Heybeliada Halk Kütüphanesi’nin açılma mücadelesindeki varlığınız, özellikle Ada yazarlarıyla ilgili çalışmalarda hissettirmişti kendini. Yaratıcı fikirlerle, etkin bir şekilde katıldığınız bu süreci nasıl değerlendiriyorsunuz?

Ne kadar cömertsiniz! Sizler zaten orada son derece atak, son derece yoğun bir sahiplenme sürecindeydiniz. Ben de sizlere ancak ucundan kıyısından katılmak istedim. Sevdiğim bir deyimle devede kulak olabildimse ne mutlu bana: O birilerinin, birilerinin daha göz koyduğu güzelim yapı, bugün bir halk kütüphanesi! Yani en önemli aydınlık odaklarından biri... Bu uğurda emek harcayan bütün dostlarımızı hayranlıkla, evet, hayranlıkla ve gönül borcuyla kutlamak, boynumun borcu... Ah bu salgın bitse de türlü türlü etkinliklerde yine bir araya gelebilsek! Ben hazırım!

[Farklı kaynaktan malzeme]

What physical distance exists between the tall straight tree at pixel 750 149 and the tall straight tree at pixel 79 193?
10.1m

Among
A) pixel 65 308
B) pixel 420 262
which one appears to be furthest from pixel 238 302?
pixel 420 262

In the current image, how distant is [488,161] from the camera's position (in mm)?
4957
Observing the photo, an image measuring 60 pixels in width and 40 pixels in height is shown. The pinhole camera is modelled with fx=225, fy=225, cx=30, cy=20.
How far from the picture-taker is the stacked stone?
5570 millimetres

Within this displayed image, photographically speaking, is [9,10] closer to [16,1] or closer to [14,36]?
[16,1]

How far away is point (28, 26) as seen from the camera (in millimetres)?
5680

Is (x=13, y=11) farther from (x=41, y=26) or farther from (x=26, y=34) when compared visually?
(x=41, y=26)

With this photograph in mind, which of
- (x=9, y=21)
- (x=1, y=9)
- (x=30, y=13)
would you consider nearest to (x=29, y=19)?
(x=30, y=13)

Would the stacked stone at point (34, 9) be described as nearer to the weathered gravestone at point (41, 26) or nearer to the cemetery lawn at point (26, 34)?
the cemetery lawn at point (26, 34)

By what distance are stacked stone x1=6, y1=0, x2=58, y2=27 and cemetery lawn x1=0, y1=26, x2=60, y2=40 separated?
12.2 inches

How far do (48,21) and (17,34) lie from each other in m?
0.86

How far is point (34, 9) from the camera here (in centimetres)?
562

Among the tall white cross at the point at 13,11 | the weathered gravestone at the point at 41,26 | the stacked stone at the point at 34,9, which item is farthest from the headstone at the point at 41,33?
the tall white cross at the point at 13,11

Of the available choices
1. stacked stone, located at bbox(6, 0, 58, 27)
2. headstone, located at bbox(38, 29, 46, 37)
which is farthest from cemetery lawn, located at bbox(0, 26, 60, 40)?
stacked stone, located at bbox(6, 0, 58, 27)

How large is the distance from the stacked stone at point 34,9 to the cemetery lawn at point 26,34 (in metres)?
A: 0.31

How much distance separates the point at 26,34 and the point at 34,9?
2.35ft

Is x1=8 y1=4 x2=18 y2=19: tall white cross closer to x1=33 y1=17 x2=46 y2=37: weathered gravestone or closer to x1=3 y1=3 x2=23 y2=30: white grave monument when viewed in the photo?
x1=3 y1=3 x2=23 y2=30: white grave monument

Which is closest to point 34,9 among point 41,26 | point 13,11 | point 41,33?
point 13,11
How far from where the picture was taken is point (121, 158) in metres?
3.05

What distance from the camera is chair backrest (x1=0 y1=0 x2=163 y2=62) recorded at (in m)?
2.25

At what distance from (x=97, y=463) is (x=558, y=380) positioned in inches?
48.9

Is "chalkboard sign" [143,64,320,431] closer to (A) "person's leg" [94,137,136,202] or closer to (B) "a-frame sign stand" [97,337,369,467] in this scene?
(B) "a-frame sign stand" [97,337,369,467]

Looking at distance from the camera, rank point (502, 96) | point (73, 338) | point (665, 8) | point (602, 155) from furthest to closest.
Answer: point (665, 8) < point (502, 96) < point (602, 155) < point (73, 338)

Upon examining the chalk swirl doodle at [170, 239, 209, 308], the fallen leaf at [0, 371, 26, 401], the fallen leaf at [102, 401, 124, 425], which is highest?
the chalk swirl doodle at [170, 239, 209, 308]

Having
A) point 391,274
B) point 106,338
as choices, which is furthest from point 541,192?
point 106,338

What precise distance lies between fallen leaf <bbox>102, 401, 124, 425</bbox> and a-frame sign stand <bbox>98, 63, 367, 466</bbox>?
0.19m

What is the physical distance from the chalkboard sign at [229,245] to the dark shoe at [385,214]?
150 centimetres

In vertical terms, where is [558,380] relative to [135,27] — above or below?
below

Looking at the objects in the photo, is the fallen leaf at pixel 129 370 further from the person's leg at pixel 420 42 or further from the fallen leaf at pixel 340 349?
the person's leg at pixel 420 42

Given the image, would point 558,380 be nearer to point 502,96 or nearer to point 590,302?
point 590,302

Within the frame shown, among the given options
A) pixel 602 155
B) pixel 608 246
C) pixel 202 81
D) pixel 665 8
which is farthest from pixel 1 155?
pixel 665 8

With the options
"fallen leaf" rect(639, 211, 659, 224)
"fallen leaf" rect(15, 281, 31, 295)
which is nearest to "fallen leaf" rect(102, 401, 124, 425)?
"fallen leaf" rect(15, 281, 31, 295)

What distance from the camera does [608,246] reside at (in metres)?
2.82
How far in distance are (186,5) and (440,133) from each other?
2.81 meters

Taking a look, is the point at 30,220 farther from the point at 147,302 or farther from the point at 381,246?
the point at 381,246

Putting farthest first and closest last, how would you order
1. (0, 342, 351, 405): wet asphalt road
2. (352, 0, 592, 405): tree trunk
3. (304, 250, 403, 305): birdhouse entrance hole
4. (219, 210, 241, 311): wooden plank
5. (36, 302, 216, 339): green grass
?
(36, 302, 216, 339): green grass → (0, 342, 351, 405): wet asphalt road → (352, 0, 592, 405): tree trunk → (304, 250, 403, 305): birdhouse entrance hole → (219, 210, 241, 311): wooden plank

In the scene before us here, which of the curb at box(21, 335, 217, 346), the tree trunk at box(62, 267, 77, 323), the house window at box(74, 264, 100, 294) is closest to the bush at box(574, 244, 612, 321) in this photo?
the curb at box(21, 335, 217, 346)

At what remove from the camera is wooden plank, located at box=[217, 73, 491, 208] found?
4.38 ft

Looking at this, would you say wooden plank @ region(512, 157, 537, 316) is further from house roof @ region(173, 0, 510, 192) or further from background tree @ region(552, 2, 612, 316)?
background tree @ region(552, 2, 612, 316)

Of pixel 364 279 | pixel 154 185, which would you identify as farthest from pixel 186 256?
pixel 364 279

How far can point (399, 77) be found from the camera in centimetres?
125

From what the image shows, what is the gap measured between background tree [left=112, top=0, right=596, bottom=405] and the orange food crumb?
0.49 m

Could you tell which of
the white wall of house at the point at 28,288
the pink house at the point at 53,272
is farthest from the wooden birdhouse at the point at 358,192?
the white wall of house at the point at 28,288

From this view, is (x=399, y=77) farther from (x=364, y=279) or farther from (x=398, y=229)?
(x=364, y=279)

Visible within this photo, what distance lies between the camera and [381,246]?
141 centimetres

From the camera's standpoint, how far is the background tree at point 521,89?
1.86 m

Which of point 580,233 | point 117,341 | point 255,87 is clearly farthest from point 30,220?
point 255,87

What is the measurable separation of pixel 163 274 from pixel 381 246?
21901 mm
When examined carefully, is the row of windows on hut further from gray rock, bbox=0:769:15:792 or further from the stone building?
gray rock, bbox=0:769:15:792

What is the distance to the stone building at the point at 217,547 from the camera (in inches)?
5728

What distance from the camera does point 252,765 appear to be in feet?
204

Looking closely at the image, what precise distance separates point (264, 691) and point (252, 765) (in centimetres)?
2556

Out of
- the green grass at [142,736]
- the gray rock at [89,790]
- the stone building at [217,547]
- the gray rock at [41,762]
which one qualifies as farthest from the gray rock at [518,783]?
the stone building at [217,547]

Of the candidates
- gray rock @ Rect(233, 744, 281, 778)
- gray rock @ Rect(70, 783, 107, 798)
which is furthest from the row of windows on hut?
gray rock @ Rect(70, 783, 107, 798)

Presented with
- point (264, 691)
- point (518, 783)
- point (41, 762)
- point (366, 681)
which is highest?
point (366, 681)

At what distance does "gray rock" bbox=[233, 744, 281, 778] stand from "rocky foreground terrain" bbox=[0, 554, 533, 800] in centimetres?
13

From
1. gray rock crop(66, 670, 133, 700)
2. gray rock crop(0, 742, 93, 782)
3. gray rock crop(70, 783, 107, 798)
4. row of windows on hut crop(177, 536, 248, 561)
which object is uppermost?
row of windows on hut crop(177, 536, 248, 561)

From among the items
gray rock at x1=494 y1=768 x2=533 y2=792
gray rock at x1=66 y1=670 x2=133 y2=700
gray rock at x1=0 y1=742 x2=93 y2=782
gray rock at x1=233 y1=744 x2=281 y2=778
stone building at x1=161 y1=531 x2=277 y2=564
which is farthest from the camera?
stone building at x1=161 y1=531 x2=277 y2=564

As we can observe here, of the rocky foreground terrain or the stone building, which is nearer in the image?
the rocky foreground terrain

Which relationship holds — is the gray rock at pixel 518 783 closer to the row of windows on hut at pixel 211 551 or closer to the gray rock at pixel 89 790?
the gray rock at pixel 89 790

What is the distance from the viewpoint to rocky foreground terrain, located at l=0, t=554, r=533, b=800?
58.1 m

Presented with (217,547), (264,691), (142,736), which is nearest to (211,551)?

Çok sayıda çocuk kitabınız var. Sizi çocukların dünyasına çeken nedir?

İki kız babasıyım. Deniz Olsun Adı kitabım, ağırlıklı olarak onların sözleri ve benim onları gözlemlerimden doğdu. Sonra iyiden iyiye sevdim bu alanda da yazmayı, kitap yayınlamayı. Benden iyi bilirsiniz, yazmanın arındırıcı bir yönü de vardır. Kitaplarınızdan sözgelimi Tahir ile Zühre’nin yazım sürecini bir anımsayın, kim bilir ne kadar keyifli ve mutluydunuz! Ben de en son 2020 yazında, baba evinde adadan büyük esinlerle Bir Martı Ailesi’ni yazdım. Günlerce hayalen de olsa adadaydım. Bitirince öyle bir ıssızlık bastırdı ki! Martı sesleri usul usul eridi ve silindi!

Mavi Kitap’la birlikte derleme çalışmalarına da yöneldiğinizi görüyoruz. Hemen ardından Sabahattin Kudret Aksal’a Armağan kitabı, Dr. Rıfkı Tezcanlı’nın yazılarını derlediğiniz Edebî Bahisler geldi. Geçmiş edebiyatımızı hatırlatma çabanız, genel olarak tüm eserlerinizde görülüyor; metinlerinizde başka eserlere, edebiyatçılara göndermelerle yol alıyorsunuz. Bu süreç nasıl başlıyor, nasıl gelişiyor sizde? Çağrışımları tetikleyen nedir?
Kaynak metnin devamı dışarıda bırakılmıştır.